Daniel had found himself surprisingly disappointed when Gwen didn’t join him in his house but instead got sorted into Teppenpaw at the Opening Feast. If there was anyone in his family he thought had a chance of going anywhere besides Pecari it was Gwen and if there was anyone who had to go and be unique like him then he wanted it to be her. But he thought she’d enjoy being in Teppenpaw anyway, where she would have a roommate (unlike him), and Gwen was sociable like he was. Chuck was sociable too, of course, but in a slightly different way it seemed.
Besides his interest in his cousin’s sorting, Dan had also paid attention to the first years to actually be sorted into his house. All boys, he noted with unexpected glee, and it was then that it occurred to him that maybe he was spending too much time in Alistair Johnson’s company. Not that there was anything wrong with the Crotalus captain and he was certainly a good role model, but Daniel had never anticipated he would become particularly invested in the Quidditch team. Sure he wanted to be as good as he possibly could and that was (partly) why he dedicated so much extra time to receiving the high quality training that Alistair undeniably had a gift for giving. And one of the best things about being part of a team was the social element, even if there were a few players who’d been on the team that Dan had to admit wouldn’t give the time of day to a kid his age.

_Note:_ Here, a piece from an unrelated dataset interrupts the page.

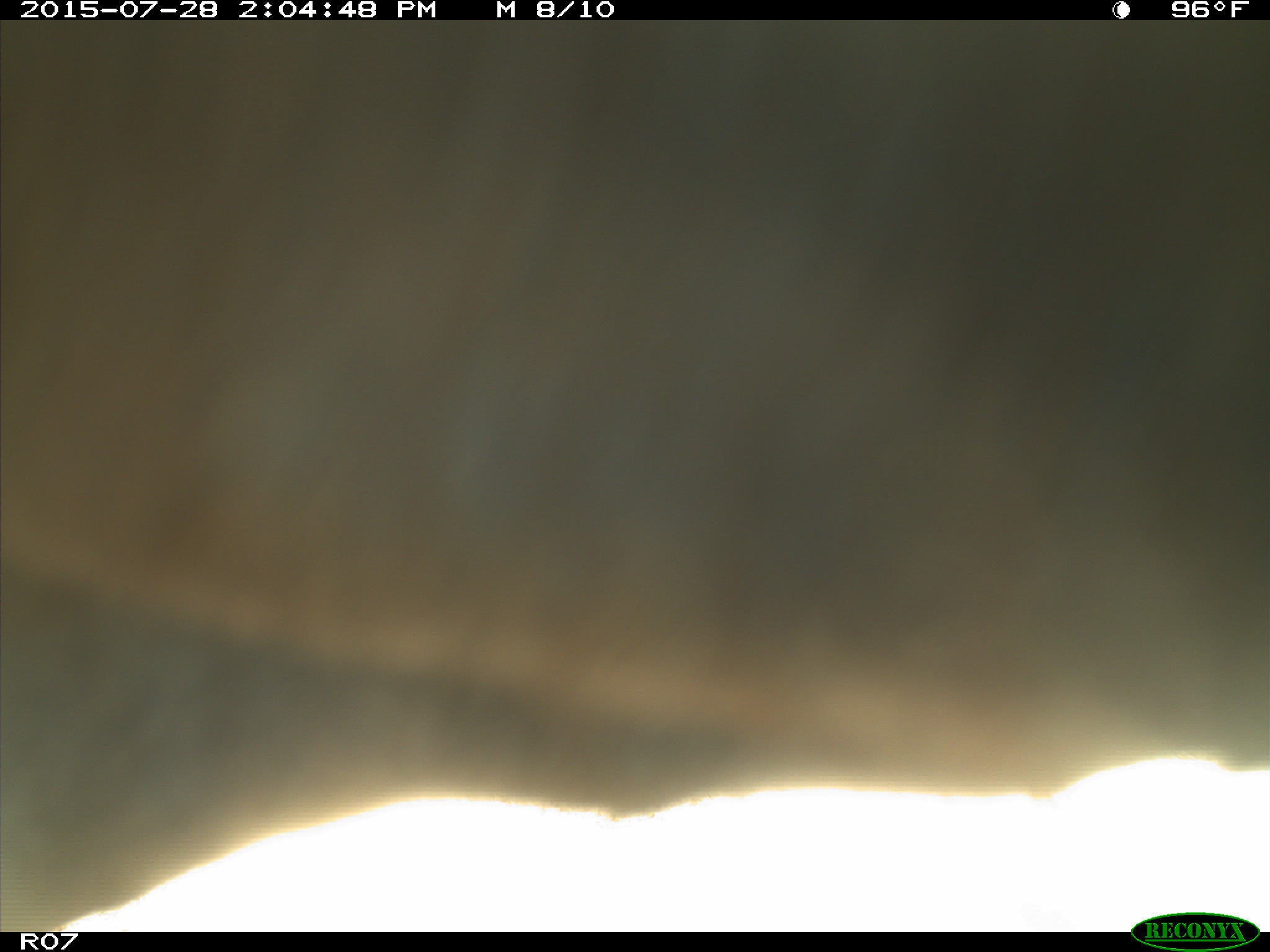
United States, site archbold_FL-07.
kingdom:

Yet here he was, checking the sign-up sheet with a mixture of anxiety and excitement. Crotalus had lost Isaac but surely one of the first years would join? That question was answered quite quickly but then it had occurred to Daniel that not all previous players might stick with the team, something he thought rather a shame and showed them to lack of team spirit to say the least. Alistair had made this team and he’d given so much to it that it didn’t seem fair to just drop out.
Fortunately two of the three first years had saved the day, although Daniel knew full well that his captain might have had some choice words of encouragement for this to happen as he had done successfully with Sébastien Évreux last term and himself before that. Dan didn’t like to think on this too much, however, because he’d come a long way from his initial indifference to the only sport supported by Sonora. Some might even call it fierce loyalty and he wasn’t quite sure when this had developed, but he was dreaming things he’d never before imagined that he’d dream.
The Crotalus knew that realistically he was only an average player but he knew he could still get better. Daniel was only in his third year and he had another three years of coaching from Alistair, and who knew what would happen after that...
Daniel Fintoc, 3rd year, Chaser
He wrote his name on the sign-up sheet, sticking to the position he knew because he still had so much more to get out of it. It didn’t escape his notice that Makenzie was one of the returning players but for the first time her name just didn’t do it for him.